**Exercise:** Write out all of the data exactly as it appears.

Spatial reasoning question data
(begin)

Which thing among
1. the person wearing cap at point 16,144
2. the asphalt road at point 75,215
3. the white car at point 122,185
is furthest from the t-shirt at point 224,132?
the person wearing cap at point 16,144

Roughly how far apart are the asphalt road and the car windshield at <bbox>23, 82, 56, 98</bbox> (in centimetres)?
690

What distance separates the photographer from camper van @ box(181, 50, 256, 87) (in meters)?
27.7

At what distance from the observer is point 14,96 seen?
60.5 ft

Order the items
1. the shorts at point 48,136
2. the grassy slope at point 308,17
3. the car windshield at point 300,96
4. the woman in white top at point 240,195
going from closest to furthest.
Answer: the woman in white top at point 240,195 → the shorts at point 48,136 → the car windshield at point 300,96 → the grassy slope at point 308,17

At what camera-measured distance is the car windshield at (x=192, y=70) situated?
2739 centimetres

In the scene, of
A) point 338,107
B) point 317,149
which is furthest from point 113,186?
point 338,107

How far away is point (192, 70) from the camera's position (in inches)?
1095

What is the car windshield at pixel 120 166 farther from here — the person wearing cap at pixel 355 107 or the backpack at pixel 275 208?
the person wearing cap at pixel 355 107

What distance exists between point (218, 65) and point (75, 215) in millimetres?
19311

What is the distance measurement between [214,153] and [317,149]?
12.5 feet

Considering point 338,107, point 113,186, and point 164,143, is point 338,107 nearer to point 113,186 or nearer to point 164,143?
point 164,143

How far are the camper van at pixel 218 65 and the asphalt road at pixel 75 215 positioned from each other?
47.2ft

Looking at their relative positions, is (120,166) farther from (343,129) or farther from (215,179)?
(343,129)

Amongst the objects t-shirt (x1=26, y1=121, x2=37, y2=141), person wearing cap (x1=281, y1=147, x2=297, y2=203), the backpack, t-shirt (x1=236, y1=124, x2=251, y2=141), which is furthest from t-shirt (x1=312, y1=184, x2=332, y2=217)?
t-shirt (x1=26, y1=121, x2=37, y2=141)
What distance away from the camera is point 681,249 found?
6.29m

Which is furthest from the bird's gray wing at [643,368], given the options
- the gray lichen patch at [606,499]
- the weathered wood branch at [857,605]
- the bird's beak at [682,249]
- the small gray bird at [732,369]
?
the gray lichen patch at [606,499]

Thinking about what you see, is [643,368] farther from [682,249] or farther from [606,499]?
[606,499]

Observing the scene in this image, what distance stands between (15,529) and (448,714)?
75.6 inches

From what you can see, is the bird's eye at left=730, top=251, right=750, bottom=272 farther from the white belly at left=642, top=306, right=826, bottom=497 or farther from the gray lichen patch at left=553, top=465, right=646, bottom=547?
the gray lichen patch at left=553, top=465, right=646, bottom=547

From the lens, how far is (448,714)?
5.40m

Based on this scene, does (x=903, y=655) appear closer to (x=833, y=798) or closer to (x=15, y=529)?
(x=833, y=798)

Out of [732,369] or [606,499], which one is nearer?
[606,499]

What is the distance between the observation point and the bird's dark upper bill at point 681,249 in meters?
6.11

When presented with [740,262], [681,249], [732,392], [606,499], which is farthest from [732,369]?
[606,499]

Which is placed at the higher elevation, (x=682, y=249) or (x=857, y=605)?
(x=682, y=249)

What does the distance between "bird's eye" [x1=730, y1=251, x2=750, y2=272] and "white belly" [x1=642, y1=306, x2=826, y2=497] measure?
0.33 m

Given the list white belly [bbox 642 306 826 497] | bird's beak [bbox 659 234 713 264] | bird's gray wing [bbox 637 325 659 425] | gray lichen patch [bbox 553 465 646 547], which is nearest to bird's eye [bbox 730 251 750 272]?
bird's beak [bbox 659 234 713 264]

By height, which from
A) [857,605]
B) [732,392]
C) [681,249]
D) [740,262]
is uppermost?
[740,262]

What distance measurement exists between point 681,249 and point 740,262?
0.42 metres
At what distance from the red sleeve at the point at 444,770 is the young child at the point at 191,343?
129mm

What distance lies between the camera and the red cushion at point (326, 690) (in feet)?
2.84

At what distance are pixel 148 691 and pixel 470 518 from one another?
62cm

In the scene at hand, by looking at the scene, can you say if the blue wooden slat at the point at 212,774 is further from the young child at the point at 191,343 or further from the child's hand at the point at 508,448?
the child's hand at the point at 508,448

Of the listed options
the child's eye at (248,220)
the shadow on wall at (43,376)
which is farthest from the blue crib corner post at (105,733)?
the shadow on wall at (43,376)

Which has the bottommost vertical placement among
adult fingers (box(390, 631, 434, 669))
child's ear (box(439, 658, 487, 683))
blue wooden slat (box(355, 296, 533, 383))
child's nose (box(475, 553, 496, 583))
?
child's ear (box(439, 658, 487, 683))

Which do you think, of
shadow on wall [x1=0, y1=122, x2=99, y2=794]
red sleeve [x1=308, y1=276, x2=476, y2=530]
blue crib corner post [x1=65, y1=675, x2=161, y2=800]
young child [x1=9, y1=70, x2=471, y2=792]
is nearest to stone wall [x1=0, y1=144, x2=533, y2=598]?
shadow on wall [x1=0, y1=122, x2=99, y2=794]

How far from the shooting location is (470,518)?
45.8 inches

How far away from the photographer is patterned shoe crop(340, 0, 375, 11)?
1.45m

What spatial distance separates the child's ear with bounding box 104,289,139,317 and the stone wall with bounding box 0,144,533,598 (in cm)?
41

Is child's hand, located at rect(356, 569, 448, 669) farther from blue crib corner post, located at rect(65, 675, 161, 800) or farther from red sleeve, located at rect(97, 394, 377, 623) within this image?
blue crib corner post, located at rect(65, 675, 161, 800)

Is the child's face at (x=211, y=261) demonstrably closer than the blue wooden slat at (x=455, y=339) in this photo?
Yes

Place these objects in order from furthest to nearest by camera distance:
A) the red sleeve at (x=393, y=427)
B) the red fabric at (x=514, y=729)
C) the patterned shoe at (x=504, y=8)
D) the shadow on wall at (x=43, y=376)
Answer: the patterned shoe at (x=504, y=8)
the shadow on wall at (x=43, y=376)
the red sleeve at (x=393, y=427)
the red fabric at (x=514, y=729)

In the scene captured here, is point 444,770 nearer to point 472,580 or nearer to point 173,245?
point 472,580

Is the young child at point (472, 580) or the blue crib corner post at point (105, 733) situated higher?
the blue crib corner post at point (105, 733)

(end)

**Written response:**
Which thing among
1. the person wearing cap at point 16,144
2. the asphalt road at point 75,215
3. the white car at point 122,185
is furthest from the t-shirt at point 224,132?
the person wearing cap at point 16,144

Roughly how far apart are the asphalt road and the car windshield at <bbox>23, 82, 56, 98</bbox> (in centimetres)?
690

What distance separates the photographer from camper van @ box(181, 50, 256, 87) (in meters)?
27.7

At what distance from the observer is point 14,96 seen?
60.5 ft

Order the items
1. the shorts at point 48,136
2. the grassy slope at point 308,17
3. the car windshield at point 300,96
4. the woman in white top at point 240,195
going from closest to furthest.
Answer: the woman in white top at point 240,195 → the shorts at point 48,136 → the car windshield at point 300,96 → the grassy slope at point 308,17

At what camera-measured distance is the car windshield at (x=192, y=70) situated?
2739 centimetres

In the scene, of
A) point 338,107
B) point 317,149
which is furthest from point 113,186?
point 338,107

How far away is point (192, 70) from the camera's position (in inches)?
1095

What is the car windshield at pixel 120 166 farther from here — the person wearing cap at pixel 355 107 or the backpack at pixel 275 208?
the person wearing cap at pixel 355 107

What distance exists between point (218, 65) and point (75, 215) in millimetres?
19311

What is the distance measurement between [214,153] and [317,149]?
12.5 feet

Considering point 338,107, point 113,186, and point 164,143, is point 338,107 nearer to point 113,186 or nearer to point 164,143?
point 164,143

How far are the camper van at pixel 218 65 and the asphalt road at pixel 75 215 positioned from each other?
47.2ft

Looking at their relative positions, is (120,166) farther from (343,129) or farther from (215,179)?
(343,129)

Amongst the objects t-shirt (x1=26, y1=121, x2=37, y2=141), person wearing cap (x1=281, y1=147, x2=297, y2=203), the backpack, t-shirt (x1=236, y1=124, x2=251, y2=141), which is furthest from t-shirt (x1=312, y1=184, x2=332, y2=217)?
t-shirt (x1=26, y1=121, x2=37, y2=141)
What distance away from the camera is point 681,249 found?
6.29m

Which is furthest from the bird's gray wing at [643,368], given the options
- the gray lichen patch at [606,499]
- the weathered wood branch at [857,605]
- the bird's beak at [682,249]
- the small gray bird at [732,369]
?
the gray lichen patch at [606,499]

Thinking about what you see, is [643,368] farther from [682,249] or farther from [606,499]?
[606,499]

Observing the scene in this image, what distance stands between (15,529) and (448,714)?
75.6 inches

From what you can see, is the bird's eye at left=730, top=251, right=750, bottom=272 farther from the white belly at left=642, top=306, right=826, bottom=497 or farther from the gray lichen patch at left=553, top=465, right=646, bottom=547?
the gray lichen patch at left=553, top=465, right=646, bottom=547

From the lens, how far is (448,714)?
5.40m

Based on this scene, does (x=903, y=655) appear closer to (x=833, y=798) or closer to (x=15, y=529)?
(x=833, y=798)

Out of [732,369] or [606,499], which one is nearer?
[606,499]

What is the distance between the observation point and the bird's dark upper bill at point 681,249 in meters?
6.11

When presented with [740,262], [681,249], [732,392], [606,499], which is farthest from [732,369]?
[606,499]

Which is placed at the higher elevation, (x=682, y=249) or (x=857, y=605)?
(x=682, y=249)

What does the distance between "bird's eye" [x1=730, y1=251, x2=750, y2=272] and "white belly" [x1=642, y1=306, x2=826, y2=497] measure?
0.33 m

Given the list white belly [bbox 642 306 826 497] | bird's beak [bbox 659 234 713 264] | bird's gray wing [bbox 637 325 659 425] | gray lichen patch [bbox 553 465 646 547], which is nearest to bird's eye [bbox 730 251 750 272]?
bird's beak [bbox 659 234 713 264]

By height, which from
A) [857,605]
B) [732,392]
C) [681,249]
D) [740,262]
is uppermost?
[740,262]

What distance measurement exists between point 681,249 and point 740,262?
0.42 metres
At what distance from the red sleeve at the point at 444,770 is the young child at the point at 191,343?
129mm

What distance lies between the camera and the red cushion at point (326, 690) (in feet)?
2.84

At what distance are pixel 148 691 and pixel 470 518 from one another?
62cm

In the scene at hand, by looking at the scene, can you say if the blue wooden slat at the point at 212,774 is further from the young child at the point at 191,343 or further from the child's hand at the point at 508,448?
the child's hand at the point at 508,448

Of the listed options
the child's eye at (248,220)
the shadow on wall at (43,376)
which is farthest from the blue crib corner post at (105,733)?
the shadow on wall at (43,376)

Which has the bottommost vertical placement among
adult fingers (box(390, 631, 434, 669))
child's ear (box(439, 658, 487, 683))
blue wooden slat (box(355, 296, 533, 383))
child's nose (box(475, 553, 496, 583))
?
child's ear (box(439, 658, 487, 683))

Which do you think, of
shadow on wall [x1=0, y1=122, x2=99, y2=794]
red sleeve [x1=308, y1=276, x2=476, y2=530]
blue crib corner post [x1=65, y1=675, x2=161, y2=800]
young child [x1=9, y1=70, x2=471, y2=792]
is nearest to stone wall [x1=0, y1=144, x2=533, y2=598]?
shadow on wall [x1=0, y1=122, x2=99, y2=794]

How far from the shooting location is (470,518)?
45.8 inches

How far away from the photographer is patterned shoe crop(340, 0, 375, 11)?
1.45m

What spatial distance separates the child's ear with bounding box 104,289,139,317 and the stone wall with bounding box 0,144,533,598 (in cm)?
41

Is child's hand, located at rect(356, 569, 448, 669) farther from blue crib corner post, located at rect(65, 675, 161, 800) or farther from red sleeve, located at rect(97, 394, 377, 623) within this image?
blue crib corner post, located at rect(65, 675, 161, 800)

Is the child's face at (x=211, y=261) demonstrably closer than the blue wooden slat at (x=455, y=339) in this photo?
Yes

Place these objects in order from furthest to nearest by camera distance:
A) the red sleeve at (x=393, y=427)
B) the red fabric at (x=514, y=729)
C) the patterned shoe at (x=504, y=8)
D) the shadow on wall at (x=43, y=376)
Answer: the patterned shoe at (x=504, y=8)
the shadow on wall at (x=43, y=376)
the red sleeve at (x=393, y=427)
the red fabric at (x=514, y=729)

In the scene captured here, is point 444,770 nearer to point 472,580 or nearer to point 173,245?
point 472,580

Is the young child at point (472, 580) or the blue crib corner post at point (105, 733) situated higher?
the blue crib corner post at point (105, 733)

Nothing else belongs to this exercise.